The portfolio management services (PMS) industry is keeping its fingers crossed as the Securities and Exchange of India (Sebi) looks to overhaul PMS Regulations, 2020. Given the changes that are taking place in the market, experts believe that lower compliance burden would be one of the important moves that the regulator can make. 

Last week, Sebi Chairman Tuhin Kanta Pandey had said the regulator will release a consultation paper on PMS regulations likely by June. The aim is to ensure that the framework remains effective, adaptive, and aligned with evolving market dynamics. 

Addressing Rs 50 Lakh Entry Barrier

The PMS industry also seeks reviewing the current minimum investment threshold of ₹50 lakh. While this serves an important purpose, it may exclude a significant segment of investors who have the financial sophistication and appetite for PMS, but prefer to build up their corpus progressively. 
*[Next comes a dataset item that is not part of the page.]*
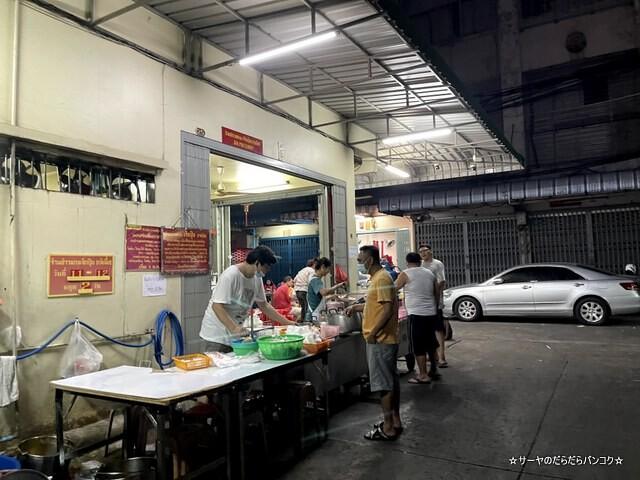 Jek Pui Curry Rice ジェックプイカレーライス (10)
A PMS investor is required to maintain the minimum balance of ₹50 lakh and any partial withdrawal is permitted only if the portfolio value remains above this level. However, any drop in the portfolio value due to the weakness in the market need not be filled by the investor. 

Another area of focus is the rising burden of compliance for PMS, according to experts. The cumulative impact of new requirements include deviation of a major chunk of energy, time, and cost on compliance rather than core business management, they said. 

Streamlining Compliance

The industry seeks simplification of periodic reporting and disclosure requirements, and review of the frequency and format of regulatory filings. Currently, PMS players must provide monthly performance reports to Sebi, quarterly reports on fees, risks, and portfolio performance to clients, and also do an annual audit of compliance and performance. 

“Many reporting and filing practices are still paper-heavy and duplicate work. Fixed compliance costs hurt smaller managers more now,” Nikunj Saraf, chief executive officer at Choice Wealth, said. Unlike today, benchmarks and some thresholds were set when the industry was much smaller and had needed recalibration, Saraf added. 

Some experts also suggested allowing fully-digital onboarding of non-resident Indians (NRIs) to the PMS industry. This will reduce operational challenges and speed up account set up, Mayur Shah, PMS fund manager at Anand Rathi Securities, said. Currently, digital onboarding is partially allowed for NRIs, with major restrictions such as requiring the investor to be physically present in India during the process, unlike resident Indians who can be onboarded from anywhere using Aadhaar and e-signature.

Further, some experts vouched for a common baseline NISM certification framework for distributors of PMS, alternative investment funds, specialized investment funds, and MFs as the foundational knowledge of markets, regulations, ethics, and investor protection is largely common across these categories. “That said, product-specific modules or add-on courses can address the nuanced differences between these vehicles,” Divam Sharma, co-founder and fund manager at Green Portfolio PMS, said. 

Meanwhile, a few disagree. Saraf of Choice Wealth said that product-specific exams must remain, though a common basic course on ethics and markets should be fine. “PMS, AIF and MF work differently – specialists need specialised tests,” he added.